Portland Art Museum to give home to Art Gym

Idea lab for N.W. artists displaced by Marylhurst closure

By April Baer, OPB
Published: December 31, 2018, 7:22pm

PORTLAND — The Portland Art Museum has agreed to provide a home for the Art Gym.

A much-loved place in Portland’s contemporary art community, the Gym served as an idea lab for dozens of Northwest artists at pivotal points in their careers. It provided exhibition space and publication power that let artists try bigger, bolder ideas — artwork that might not find a home at commercial galleries — and a polished record in book form of each show.

The Art Gym is one chapter in 2018’s dramatic story of contraction in the Portland art scene, with the commercial real estate market squeezing commercial galleries and nonprofits and major institutions dialing back their commitments.

Part of Marylhurst University, the Gym was left stranded when the college announced its closure last summer. A plan was hatched in July, spearheaded by Michael Davidson of the Robert and Mercedes Eichholz Foundation, to find a new home for the space, which would have moved the Art Gym’s curator and publications to Oregon College of Art and Craft. But in a matter of weeks the plan ran aground as OCAC experienced a leadership change. Since then, Davidson and former Art Gym curator Terri Hopkins have worked urgently to find another solution.

The Portland Art Museum may now offer a way out.
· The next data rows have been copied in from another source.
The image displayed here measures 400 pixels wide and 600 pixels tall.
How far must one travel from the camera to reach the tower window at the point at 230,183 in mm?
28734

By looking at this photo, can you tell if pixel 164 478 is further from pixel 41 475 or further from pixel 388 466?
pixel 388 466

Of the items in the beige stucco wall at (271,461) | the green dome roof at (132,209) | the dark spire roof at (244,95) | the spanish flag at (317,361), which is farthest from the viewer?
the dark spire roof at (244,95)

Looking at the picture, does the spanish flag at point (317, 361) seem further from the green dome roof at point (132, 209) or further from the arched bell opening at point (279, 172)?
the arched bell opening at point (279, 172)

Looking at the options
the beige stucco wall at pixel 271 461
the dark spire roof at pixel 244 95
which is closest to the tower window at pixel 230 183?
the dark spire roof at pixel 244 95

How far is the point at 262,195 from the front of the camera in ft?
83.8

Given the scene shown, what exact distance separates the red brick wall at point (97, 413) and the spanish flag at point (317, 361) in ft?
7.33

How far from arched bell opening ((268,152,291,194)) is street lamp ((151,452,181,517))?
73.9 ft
The museum has agreed to take over the Art Gym’s publication library, ensuring public access to more than 80 exhibition catalogues, complete with scholarly essays and annotations, chronicling the careers of artists like Vanessa Renwick, Samantha Wall, Manuel Arturo Abreu and others.
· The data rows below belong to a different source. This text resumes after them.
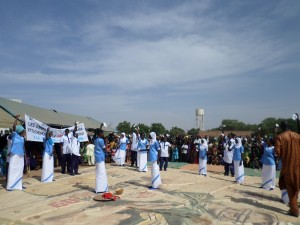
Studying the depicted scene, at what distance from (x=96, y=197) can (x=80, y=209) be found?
997 mm

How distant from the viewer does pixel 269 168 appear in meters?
10.1

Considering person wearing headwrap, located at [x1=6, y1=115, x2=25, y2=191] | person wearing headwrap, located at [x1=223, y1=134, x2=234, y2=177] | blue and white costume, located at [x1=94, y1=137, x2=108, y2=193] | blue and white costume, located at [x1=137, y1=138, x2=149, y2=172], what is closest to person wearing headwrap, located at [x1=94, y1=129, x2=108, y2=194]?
blue and white costume, located at [x1=94, y1=137, x2=108, y2=193]

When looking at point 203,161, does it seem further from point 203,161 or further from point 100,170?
point 100,170

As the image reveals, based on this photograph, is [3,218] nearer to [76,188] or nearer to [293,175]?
[76,188]

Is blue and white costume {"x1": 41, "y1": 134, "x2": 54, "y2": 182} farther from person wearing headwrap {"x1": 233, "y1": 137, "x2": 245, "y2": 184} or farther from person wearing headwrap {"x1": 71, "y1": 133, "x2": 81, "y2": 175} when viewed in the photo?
person wearing headwrap {"x1": 233, "y1": 137, "x2": 245, "y2": 184}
In a written statement, Museum Director Brian Ferriso said, “As one of the foremost sources of information about the history of Oregon visual arts in Portland, our research center is well positioned to steward these important materials, and to ensure their access for many generations.”

“That was the point of the whole thing,” says the Eichholz Foundation’s Michael Davidson.

“To — somewhere — deal with up and coming regional artists. For example, had there been a [curator like] Terri Hopkins here back in the ’40s, when [painter Mark] Rothko was here, he may not have had such a bad taste in his mouth about Oregon.”

Hopkins said, “I believe the museum’s commitment to producing exhibitions for Oregon artists will prove important for our artists and the museum.”

She added the depth of PAM’s curatorial bench, including Modern and Contemporary art curator Sara Krajewski and Curator of Northwest Art Grace Kook-Anderson, would be critical to ensuring the exhibition schedule could cover a breadth of contemporary artists and disciplines, just as the Art Gym did.

The timeline for the transfer of the Art Gym assets is somewhat unclear.

A spokeswoman for Oregon Attorney General Ellen Rosenblum told OPB the state has no formal role in the dispensation of Marylhurst’s assets, suggesting the university’s attorneys are steering the process. The Gym’s publication library is in the process of being moved to the museum’s Crumpacker Library.

The endowment that funded the Gym’s curator and exhibitions is a thornier problem. Maryhurst’s attorneys provided a written statement that reads:

“Under state law, Marylhurst needs to seek court approval for the distribution of some endowments, like the Eichholz fund, and it is in the process of doing that. The university remains hopeful that all of the funds will eventually serve to preserve the legacy of The Art Gym at the Portland Art Museum.”

What won’t transfer is the curator chosen in 2017 to lead the Art Gym. Ashley Stull Meyers, one of the few women of color holding full-time curatorial positions in the Northwest, was not asked to oversee the new exhibitions.

“It’s the one thing I regret,” Hopkins said, but she expressed hope that Meyers — who’s signed on as co-curator of Disjecta’s Oregon Biennial — would have other chances to contribute to the community. Meyers has been enlisted to write an essay for a Portland Art Museum group show, “the map is not the territory,” opening Feb. 9.